Konten dramatisasi juga sangat pekat di sini. Beberapa bagian akan menyentil sisi sentimental pembaca. Misalnya di cerita pertama kita akan dibuat menangis ketika sadar kalau kita sudah ditinggalkan orang tersayang. Apalagi sebelumnya kita habis melakukan tindakan egois. Penyesalan yang timbul pasti berlipat-lipat seperti penyesalan Raras yang memilih gunung dibandingkan memilih Langit. Atau bagian ketika Rahung mengamuk dan marah kepada Tuhan lantaran sedih kehilangan orang tua, saudara, dan waktu. Makin menyayat lagi saat tahu bagaimana Ambo pontang-panting mencari saat ia menghilang sampai akhir hidupnya.

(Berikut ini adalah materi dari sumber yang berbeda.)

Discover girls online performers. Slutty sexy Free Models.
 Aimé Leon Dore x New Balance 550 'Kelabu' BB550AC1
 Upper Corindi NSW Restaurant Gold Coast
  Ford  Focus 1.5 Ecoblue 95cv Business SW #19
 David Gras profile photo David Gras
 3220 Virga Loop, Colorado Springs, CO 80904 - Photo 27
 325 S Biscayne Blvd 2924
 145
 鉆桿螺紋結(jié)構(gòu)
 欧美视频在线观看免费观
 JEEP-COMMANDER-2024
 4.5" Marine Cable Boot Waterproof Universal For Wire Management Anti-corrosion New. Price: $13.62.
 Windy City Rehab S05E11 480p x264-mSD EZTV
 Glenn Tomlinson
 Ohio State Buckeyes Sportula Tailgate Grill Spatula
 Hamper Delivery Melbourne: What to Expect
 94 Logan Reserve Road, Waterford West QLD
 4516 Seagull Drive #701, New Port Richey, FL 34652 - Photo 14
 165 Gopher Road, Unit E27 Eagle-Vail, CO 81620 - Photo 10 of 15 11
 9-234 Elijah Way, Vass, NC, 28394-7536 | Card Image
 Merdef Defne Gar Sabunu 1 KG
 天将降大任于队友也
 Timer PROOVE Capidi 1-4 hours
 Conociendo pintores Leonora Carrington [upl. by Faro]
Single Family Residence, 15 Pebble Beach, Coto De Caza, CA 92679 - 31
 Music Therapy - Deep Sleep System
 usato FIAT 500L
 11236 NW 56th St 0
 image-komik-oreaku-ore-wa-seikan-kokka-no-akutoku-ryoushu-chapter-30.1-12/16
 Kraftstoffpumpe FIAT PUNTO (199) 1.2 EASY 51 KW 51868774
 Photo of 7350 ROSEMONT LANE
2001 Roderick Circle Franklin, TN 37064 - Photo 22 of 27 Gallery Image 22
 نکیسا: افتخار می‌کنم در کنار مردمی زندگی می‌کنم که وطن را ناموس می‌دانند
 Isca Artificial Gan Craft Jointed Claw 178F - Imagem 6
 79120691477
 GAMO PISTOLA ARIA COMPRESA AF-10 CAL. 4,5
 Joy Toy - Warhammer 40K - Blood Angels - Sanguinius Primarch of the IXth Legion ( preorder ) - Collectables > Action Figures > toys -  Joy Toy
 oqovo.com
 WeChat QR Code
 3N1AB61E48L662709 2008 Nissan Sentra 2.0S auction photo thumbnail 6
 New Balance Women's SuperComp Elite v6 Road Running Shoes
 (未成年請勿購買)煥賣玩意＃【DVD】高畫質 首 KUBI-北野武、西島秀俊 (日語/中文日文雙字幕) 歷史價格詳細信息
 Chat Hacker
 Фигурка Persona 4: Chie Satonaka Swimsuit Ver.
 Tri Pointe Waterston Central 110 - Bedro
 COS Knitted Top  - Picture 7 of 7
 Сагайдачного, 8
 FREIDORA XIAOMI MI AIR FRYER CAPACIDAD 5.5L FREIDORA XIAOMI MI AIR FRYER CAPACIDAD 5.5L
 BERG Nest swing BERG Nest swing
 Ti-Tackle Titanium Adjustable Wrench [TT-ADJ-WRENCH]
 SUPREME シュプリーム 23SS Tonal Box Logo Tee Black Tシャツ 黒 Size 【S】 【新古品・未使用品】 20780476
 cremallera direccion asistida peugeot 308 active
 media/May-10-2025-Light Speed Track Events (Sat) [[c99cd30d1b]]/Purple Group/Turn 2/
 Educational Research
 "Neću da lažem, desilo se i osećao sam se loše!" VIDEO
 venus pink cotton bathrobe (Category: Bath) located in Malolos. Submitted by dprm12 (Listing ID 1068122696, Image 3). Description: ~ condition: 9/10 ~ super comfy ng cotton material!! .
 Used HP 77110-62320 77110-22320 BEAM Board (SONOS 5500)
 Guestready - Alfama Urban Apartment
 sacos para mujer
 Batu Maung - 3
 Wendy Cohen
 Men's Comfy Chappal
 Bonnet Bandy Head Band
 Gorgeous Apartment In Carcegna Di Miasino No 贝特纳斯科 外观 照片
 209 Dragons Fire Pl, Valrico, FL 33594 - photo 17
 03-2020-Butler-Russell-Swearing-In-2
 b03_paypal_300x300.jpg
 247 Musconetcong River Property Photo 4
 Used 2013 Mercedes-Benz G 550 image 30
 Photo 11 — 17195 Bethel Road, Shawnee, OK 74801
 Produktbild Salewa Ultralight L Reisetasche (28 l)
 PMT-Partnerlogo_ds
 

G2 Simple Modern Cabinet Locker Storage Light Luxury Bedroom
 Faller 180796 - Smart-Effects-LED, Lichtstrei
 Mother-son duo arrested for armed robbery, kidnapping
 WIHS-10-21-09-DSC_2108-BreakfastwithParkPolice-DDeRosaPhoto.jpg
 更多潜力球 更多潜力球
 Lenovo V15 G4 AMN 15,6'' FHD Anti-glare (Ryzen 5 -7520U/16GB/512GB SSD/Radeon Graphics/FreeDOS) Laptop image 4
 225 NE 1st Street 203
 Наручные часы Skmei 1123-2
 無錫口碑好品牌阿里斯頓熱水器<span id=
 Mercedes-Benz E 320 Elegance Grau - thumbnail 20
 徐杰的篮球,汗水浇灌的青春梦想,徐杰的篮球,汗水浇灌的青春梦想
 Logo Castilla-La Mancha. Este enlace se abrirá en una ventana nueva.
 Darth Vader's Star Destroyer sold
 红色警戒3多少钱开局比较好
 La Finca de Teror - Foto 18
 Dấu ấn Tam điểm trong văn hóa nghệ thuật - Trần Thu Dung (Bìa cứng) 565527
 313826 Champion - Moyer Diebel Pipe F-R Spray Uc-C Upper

Seegois itukah diri ini hingga tega meninggalkan orang-orang yang kucintai untuk kali kedua? Haruskan kekerdilan ini membunuh kebahagiaan mereka yang selama bertahun-tahun menderita karena ulahku? Benarkah ini semua hanya tentang hati hingga kuputuskan untuk menghilang lagi selamanya? (hal. 191)

Karakter yang dibuat penulis sangat hidup. Walau tidak bisa didalami secara penuh karena ceritanya lebih pendek dari novel, tapi pembaca akan tetap terkesan. Ini berkat konflik yang dihadapi mereka terlalu mengesankan. 

Banyak nilai-nilai moral yang bisa kita petik setelah membaca ceritanya. Yang saya rasakan sendiri, setelah membacanya kita akan lebih rendah hati. Kita akan lebih sadar keberadaan kekuasaan Allah SWT yang membuat skenario hebat untuk takdir setiap manusia di bumi. 

Beberapa bagian kalimat bagus di novel ini saya tandai dan hasilnya sebagai berikut:

  • Tak seorang pun sanggup menolongmu di dunia ini selain dirimu sendiri. (hal. 74)
  • Dan, hanya kesabaran yang mampu menyelamatkan kita dari seribu penyesalan. (hal. 134)

Itulah kesan saya setelah membaca buku Langit Merbabu ini dan saya sangat merekomendasikan buku ini buat pembaca siapa pun saking bagusnya. Saya memberikan nilai 5/5 bintang

Terakhir, jaga kesehatan dan jangan lupa baca buku!